Excerpted passage below:
Monday, October 8, 2007

Its Monday night and Charlotte has finally settled to bed. She went down at 7.45, but has only just gone to sleep. She has been very unsettled for nearly 3 weeks now and to be honest, it is getting to me a bit. I know it was her teeth to start with, but now i really dont know what it is.... She was up at 1.30 this morning crying, and she had a really husky voice so i am thinking she has a sore throat.... I called the dr this morning to try and get her in, but they were booked out which is typical for a MOnday, but she actually seemed fine all day????


Oh well, i started a post on Saturday night but i didnt list it, and i just re-read it, and wont bother now cause it is over with and.... well this is another day.... Yesterday my dearest girlfriends came over to scrap - Sar, Linda, Leigh and Kindra. Had a great day. The kids were fairly well behaved so i think it was producative for all of us. I got a double layout done. Havent taken any pics yet, but will do tomorrow in the day light. Its funny, cause i had these ideas when i got the photos printed, but i ended up with way too many photos (which i think is half my problem), and it ended nothing like the oroginal plan... I will show off some of the layouts i have done previously though... here goes.... They are all of my girl, but thats not such a bad thing.... after all if i ddint take pics of her i probably wouldnt have anything to scrap.....


Oh well. My cricut got a work out, it was quite funny actually cause at one stage we nearly had to take a number to see who was next....
End of Excerpted passage.
Data shown below:
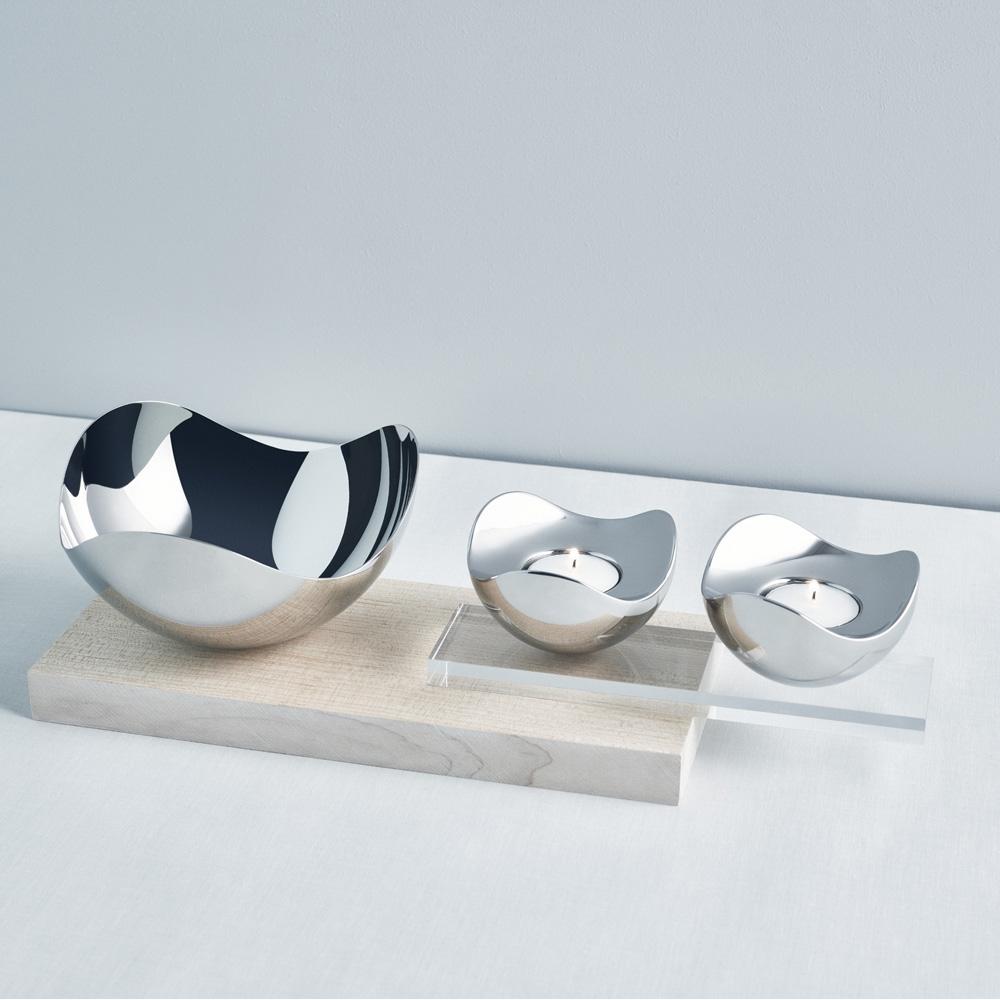[product_category]-Georg Jensen Bloom Bowl, 22 Cm-Georg Jensen-5705145116887-3586229-GEO-2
End of Data shown.
Exercises to complete:
1/ According to the blog post, what time did Charlotte go down to bed on Monday night?
2/ Duplicate the part of the blog post that opens with the words containing "Oh well, i started" and closes with "anything to scrap.....".
3/ Go on with the blog post about Charlotte and the scrapbooking day, picking up after its final sentence.

Written responses:
1/ 7.45

2/
Oh well, i started a post on Saturday night but i didnt list it, and i just re-read it, and wont bother now cause it is over with and.... well this is another day.... Yesterday my dearest girlfriends came over to scrap - Sar, Linda, Leigh and Kindra. Had a great day. The kids were fairly well behaved so i think it was producative for all of us. I got a double layout done. Havent taken any pics yet, but will do tomorrow in the day light. Its funny, cause i had these ideas when i got the photos printed, but i ended up with way too many photos (which i think is half my problem), and it ended nothing like the oroginal plan... I will show off some of the layouts i have done previously though... here goes.... They are all of my girl, but thats not such a bad thing.... after all if i ddint take pics of her i probably wouldnt have anything to scrap.....

3/
So thinking time for me... I had a chat with my boss on Thursday about my working future. Basically i am relieving someone else who is on Maternity Leave and she is due to come back beginning of November. I wasnt sure how i would go with this job cause it is way more demanding than i have done in the past - just ask sarah, hardly any emails from me in the past 6 motnhs!!! Anyway, cut a long story short.... the girl i am relieving is comiung bacl 30 hours a week, which leaves 1 day for me. My current boss has suggested that i am now too "experienced" to go back to my old job.... but the catch is, she doesnt have anything else for me to do. I mean, she asked me what i had done in the past, and what i wanted to do in the future, and you know, the sad thing is.... i couldnt really answer her.... I hadnt really thought about it. I guess since having charlotte, she has been my priority and everything else for me has gone by the way side. I only really went back to work to keep in "the system" as givernment jobs are hard to come by, and then there was the "big people contact" and the extra $$$ for my addiction (scrapping that is, didnt sound too good did it!!!). I am really at a loss cause i really do not have the foggiest idea.... it sounds a bit silly to me now that i think about it but...... what do you think? I mean there will be plenty of relief work, but that will only be temporary, and i dont really want to get into something to find i enjoy it, for the other person to come back and i have to start all over again. I have actually enjoyed going to work, I have been tired at times, and i really love the weekends so i can spend the time with Charlotte, but if i could do the same work in maybe only 3 days, i would be so happy then... the best of both worlds really.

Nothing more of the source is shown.